A bill in the Georgia Legislature got a committee Ok last week to expand the use of medical CBD cannabis oil in the state.
In addition to using cannabis oil for seizures and other conditions, this legislation, if approved by the full House and Senate and signed by Gov. Nathan Deal, would add Alzheimer’s, AIDS, autism, epidermolysis bullosa, peripheral neuropathy and Tourette’s syndrome.
In addition, any hospice patient could have the oil no matter what their diagnosis.
In 2015, the state approved the possession of having up to 20 oz. of high CBD cannabis oil for cancer, Parkinson’s and epilepsy patients.
Despite last week’s committee action, the use of medical cannabis still has a long way to go both in Georgia and the nation.
Nationally, cannabis continues to be regulated as a Schedule 1 drug, the nation’s most restrictive category. Other Schedule 1 drugs are heroin, LSD, Ecstasy, GHB and other potent drugs that have no medical use and that can be highly addictive. Putting marijuana on that schedule was done under the Nixon Administration as a way to get back at marijuana using “hippies” who had politically opposed Nixon in the late 1960s and early 1970s.
Because of that listing, real medical research on cannabis has been stymied in the U.S. Only a handful of FDA approved research programs have been done and those are still in their infancy. Other nations, particularly Israel, have been doing medical research on cannabis for years. And last week, Oxford University in England announced it plans a $12.3 million research program on cannabis for medical use.

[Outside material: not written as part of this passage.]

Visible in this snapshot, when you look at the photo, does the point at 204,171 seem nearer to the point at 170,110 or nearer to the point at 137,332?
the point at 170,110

That federal listing has also held some states back from allowing the full use of medical cannabis. Many Georgia leaders, for example, fear a federal backlash if they go too far in allowing cannabis possession.
It was that concern that killed a move last year in the state to allow regulated local cultivation of cannabis to produce the oil. While approved Georgians can have the oil, they have to go out of state to get it. Some Georgia leaders fear that allowing cultivation in-state would run afoul of federal regulations and could lead to pressure to allow recreational use of cannabis.
Despite pressure last year, the federal government refused to reclassify cannabis from being a Schedule 1 drug. And new Trump Administration attorney general Jeff Sessions has sent signals that he is opposed to medical cannabis. If the U.S. Justice Department decided to crack down on cannabis — for medical or recreational — it could destroy much of what has been done at the state level to make medical access available.
I’ve written a lot about this issue over the last couple of years. Cannabis isn’t a miracle cure for every medical condition, but there does seem to be a good bit of evidence that it does help some people. The lack of real medical research is the real shame here.
If “conservative” lawmakers in Washington were really supportive of free market solutions to problems, they would champion rescheduling marijuana so that more research could be done. Instead, they continue to slam the door on research and have forced the states to adopt laws and policies that are in direct contradiction to federal laws.
At some point, all of that will have to be sorted out. It doesn’t appear as if the Trump Administration and AG Sessions will be the ones who do that.
Mr. Buffington, refreshing to see a voice of reason on this subject, anything that offers alleviation of suffering and a better quality of life should be thoroughly considered. I don't need Session's moral police telling me what is right or wrong. The government should not be our masters but servants for the betterment of our citizens.